Dataset entries:
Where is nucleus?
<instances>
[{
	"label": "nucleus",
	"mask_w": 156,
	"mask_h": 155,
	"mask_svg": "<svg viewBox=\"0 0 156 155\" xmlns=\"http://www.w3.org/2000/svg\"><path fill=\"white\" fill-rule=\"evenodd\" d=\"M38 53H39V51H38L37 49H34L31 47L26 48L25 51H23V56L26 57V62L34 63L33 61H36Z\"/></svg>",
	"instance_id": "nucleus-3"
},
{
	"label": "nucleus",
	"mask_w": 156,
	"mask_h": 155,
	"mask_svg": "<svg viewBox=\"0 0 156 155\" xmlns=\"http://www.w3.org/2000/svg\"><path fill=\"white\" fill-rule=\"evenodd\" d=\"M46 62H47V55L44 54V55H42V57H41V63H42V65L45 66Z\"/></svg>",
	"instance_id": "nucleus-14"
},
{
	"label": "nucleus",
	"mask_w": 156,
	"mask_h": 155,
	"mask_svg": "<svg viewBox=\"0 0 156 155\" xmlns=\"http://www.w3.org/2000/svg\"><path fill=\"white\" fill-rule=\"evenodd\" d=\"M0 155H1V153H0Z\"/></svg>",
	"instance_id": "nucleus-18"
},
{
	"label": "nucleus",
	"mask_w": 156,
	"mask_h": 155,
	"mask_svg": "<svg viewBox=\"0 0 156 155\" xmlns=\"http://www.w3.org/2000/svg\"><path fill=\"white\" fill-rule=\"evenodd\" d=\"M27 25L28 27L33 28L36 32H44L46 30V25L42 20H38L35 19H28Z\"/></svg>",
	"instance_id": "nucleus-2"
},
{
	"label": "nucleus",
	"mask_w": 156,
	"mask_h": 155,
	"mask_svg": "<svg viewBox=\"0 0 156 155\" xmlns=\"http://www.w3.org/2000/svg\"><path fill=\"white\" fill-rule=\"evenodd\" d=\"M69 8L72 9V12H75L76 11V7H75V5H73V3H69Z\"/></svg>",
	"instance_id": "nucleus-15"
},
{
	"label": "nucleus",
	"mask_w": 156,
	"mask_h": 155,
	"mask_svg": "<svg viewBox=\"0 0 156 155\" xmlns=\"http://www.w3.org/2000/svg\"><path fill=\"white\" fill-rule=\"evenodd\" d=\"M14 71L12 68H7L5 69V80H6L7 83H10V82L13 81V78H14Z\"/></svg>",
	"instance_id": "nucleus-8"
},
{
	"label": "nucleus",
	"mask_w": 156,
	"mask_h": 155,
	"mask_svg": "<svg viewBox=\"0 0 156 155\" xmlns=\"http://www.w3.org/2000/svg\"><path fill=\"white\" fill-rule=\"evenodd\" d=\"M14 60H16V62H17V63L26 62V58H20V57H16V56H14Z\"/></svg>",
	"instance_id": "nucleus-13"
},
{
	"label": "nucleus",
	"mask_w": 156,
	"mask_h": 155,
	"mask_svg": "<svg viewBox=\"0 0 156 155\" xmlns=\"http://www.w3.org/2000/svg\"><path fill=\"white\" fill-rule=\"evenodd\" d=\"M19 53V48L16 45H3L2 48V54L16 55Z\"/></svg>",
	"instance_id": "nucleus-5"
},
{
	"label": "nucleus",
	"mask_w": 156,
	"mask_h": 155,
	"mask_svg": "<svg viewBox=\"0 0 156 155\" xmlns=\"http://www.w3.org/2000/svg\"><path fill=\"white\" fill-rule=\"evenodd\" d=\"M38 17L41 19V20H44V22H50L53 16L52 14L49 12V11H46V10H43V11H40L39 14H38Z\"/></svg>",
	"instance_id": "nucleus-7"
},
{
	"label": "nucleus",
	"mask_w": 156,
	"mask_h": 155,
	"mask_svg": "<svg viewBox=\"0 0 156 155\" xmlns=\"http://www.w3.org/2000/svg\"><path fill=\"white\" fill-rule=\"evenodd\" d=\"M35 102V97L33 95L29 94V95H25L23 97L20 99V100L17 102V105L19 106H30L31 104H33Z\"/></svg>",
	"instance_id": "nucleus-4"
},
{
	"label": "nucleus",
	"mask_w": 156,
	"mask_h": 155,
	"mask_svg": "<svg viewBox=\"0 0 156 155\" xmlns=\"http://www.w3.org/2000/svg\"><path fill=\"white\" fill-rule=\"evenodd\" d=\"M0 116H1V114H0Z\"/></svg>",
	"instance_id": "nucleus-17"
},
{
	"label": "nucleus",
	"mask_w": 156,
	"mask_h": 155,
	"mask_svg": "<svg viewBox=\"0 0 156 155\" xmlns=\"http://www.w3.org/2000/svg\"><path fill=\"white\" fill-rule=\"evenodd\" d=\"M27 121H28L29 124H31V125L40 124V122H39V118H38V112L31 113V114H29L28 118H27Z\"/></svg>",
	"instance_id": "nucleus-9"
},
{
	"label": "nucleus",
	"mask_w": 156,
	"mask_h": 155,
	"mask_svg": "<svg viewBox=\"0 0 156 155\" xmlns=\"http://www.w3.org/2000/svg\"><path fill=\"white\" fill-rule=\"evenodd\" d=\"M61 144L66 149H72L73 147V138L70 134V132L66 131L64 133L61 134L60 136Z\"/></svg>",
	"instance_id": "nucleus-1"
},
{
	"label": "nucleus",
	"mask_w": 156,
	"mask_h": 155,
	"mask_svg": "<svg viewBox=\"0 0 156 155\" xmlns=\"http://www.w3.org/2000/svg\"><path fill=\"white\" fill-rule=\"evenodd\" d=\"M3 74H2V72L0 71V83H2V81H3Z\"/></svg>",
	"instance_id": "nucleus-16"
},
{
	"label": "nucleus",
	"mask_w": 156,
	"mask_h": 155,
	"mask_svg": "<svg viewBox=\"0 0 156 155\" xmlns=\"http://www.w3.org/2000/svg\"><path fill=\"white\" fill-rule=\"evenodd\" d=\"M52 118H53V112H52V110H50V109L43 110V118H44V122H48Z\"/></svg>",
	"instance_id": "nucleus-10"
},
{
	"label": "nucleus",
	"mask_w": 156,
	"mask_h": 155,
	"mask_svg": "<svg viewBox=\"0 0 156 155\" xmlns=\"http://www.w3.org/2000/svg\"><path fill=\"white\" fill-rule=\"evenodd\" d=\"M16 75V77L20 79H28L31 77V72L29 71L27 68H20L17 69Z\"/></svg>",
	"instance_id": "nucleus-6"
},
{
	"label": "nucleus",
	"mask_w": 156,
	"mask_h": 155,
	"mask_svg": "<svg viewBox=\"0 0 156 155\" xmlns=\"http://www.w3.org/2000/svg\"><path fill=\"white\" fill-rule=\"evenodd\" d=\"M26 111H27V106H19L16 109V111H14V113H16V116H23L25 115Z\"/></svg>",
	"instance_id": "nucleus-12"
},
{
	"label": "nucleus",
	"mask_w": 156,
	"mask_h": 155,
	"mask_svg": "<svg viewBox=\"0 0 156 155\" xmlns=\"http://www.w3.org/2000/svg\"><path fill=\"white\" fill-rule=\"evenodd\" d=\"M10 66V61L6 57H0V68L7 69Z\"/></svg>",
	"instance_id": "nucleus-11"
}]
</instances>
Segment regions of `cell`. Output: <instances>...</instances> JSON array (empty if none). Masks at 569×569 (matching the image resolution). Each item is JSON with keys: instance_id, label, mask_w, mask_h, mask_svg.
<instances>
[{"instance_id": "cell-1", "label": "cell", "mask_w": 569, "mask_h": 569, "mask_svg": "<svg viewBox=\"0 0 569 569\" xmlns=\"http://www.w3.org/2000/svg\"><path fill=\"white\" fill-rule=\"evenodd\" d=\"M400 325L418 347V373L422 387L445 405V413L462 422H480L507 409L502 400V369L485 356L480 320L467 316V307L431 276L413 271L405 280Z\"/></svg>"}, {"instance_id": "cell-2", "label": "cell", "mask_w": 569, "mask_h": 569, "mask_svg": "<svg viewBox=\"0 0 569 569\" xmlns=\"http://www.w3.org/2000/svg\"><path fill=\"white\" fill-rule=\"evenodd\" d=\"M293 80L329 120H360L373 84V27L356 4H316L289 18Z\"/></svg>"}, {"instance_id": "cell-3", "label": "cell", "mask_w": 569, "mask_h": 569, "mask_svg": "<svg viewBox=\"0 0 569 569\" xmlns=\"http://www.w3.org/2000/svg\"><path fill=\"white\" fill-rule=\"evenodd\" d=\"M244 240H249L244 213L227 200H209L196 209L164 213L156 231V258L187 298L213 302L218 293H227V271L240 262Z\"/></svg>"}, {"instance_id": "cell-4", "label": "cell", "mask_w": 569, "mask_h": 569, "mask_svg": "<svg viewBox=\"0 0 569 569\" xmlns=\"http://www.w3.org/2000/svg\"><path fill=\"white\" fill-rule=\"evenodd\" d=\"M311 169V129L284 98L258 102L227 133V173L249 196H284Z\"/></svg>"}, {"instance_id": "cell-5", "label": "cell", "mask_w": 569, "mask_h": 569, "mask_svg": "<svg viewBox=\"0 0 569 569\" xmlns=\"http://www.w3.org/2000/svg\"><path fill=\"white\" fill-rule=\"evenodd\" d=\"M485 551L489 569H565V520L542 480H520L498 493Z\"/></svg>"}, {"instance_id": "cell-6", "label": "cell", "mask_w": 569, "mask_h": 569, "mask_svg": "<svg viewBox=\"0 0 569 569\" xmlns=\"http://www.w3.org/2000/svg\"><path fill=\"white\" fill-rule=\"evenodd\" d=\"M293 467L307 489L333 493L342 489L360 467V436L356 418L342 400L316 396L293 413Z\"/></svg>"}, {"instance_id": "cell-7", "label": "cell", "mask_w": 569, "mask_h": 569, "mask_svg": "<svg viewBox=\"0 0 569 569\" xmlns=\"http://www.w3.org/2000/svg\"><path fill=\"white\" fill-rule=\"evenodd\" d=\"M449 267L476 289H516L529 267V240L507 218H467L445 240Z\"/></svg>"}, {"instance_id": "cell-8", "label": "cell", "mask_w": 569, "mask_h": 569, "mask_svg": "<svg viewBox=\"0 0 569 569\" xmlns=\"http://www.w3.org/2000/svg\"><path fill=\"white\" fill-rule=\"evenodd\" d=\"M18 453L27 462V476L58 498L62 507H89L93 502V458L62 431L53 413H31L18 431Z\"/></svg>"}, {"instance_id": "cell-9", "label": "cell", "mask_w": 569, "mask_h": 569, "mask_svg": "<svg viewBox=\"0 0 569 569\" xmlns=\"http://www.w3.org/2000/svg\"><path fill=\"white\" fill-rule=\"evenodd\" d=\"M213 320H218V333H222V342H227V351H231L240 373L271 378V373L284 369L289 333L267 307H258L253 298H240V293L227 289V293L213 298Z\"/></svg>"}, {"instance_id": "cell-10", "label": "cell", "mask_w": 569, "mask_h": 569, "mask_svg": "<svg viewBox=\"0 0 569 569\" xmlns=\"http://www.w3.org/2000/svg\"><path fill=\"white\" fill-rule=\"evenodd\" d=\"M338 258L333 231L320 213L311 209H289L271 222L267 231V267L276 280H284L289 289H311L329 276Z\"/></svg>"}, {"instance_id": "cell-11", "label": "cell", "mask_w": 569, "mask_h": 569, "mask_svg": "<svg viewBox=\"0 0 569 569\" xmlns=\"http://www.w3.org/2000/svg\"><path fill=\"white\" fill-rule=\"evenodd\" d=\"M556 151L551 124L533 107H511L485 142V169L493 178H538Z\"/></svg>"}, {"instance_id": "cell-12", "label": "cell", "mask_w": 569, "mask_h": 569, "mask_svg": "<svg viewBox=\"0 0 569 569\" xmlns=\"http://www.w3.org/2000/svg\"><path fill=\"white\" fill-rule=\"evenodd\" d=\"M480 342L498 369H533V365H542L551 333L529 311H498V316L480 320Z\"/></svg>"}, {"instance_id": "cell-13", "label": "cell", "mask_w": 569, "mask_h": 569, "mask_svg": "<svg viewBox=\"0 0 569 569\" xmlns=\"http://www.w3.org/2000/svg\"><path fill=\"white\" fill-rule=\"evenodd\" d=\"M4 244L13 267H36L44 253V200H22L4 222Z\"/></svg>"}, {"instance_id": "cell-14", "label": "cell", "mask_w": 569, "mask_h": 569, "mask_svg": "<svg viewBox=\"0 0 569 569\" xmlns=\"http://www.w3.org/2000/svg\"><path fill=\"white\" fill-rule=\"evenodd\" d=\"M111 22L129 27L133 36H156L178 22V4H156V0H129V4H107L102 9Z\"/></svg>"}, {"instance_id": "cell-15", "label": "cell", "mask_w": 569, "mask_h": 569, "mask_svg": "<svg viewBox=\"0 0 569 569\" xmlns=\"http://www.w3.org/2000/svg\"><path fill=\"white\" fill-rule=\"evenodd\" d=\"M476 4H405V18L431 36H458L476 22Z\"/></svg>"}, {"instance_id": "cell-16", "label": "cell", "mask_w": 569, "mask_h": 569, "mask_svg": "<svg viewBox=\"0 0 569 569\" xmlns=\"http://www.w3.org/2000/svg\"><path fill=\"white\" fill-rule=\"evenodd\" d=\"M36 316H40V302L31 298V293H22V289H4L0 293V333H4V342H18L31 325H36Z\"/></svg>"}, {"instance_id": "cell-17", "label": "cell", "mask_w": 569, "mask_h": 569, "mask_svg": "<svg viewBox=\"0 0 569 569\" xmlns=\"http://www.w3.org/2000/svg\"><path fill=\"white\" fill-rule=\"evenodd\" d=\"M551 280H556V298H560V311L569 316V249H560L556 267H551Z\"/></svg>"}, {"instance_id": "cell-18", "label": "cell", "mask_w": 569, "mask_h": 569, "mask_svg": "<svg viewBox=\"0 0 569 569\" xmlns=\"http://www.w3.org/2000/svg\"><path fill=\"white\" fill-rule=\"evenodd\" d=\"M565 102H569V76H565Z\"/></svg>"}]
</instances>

**WORK REQUIRED**
Can you reproduce, character for character, the stretch that opens at the very start of the items and closes with the line containing "53H39V51H38L37 49H34L31 47L26", including that final line?

**WRITTEN REPLY**
Where is nucleus?
<instances>
[{
	"label": "nucleus",
	"mask_w": 156,
	"mask_h": 155,
	"mask_svg": "<svg viewBox=\"0 0 156 155\" xmlns=\"http://www.w3.org/2000/svg\"><path fill=\"white\" fill-rule=\"evenodd\" d=\"M38 53H39V51H38L37 49H34L31 47L26 48L25 51H23V56L26 57V62L34 63L33 61H36Z\"/></svg>",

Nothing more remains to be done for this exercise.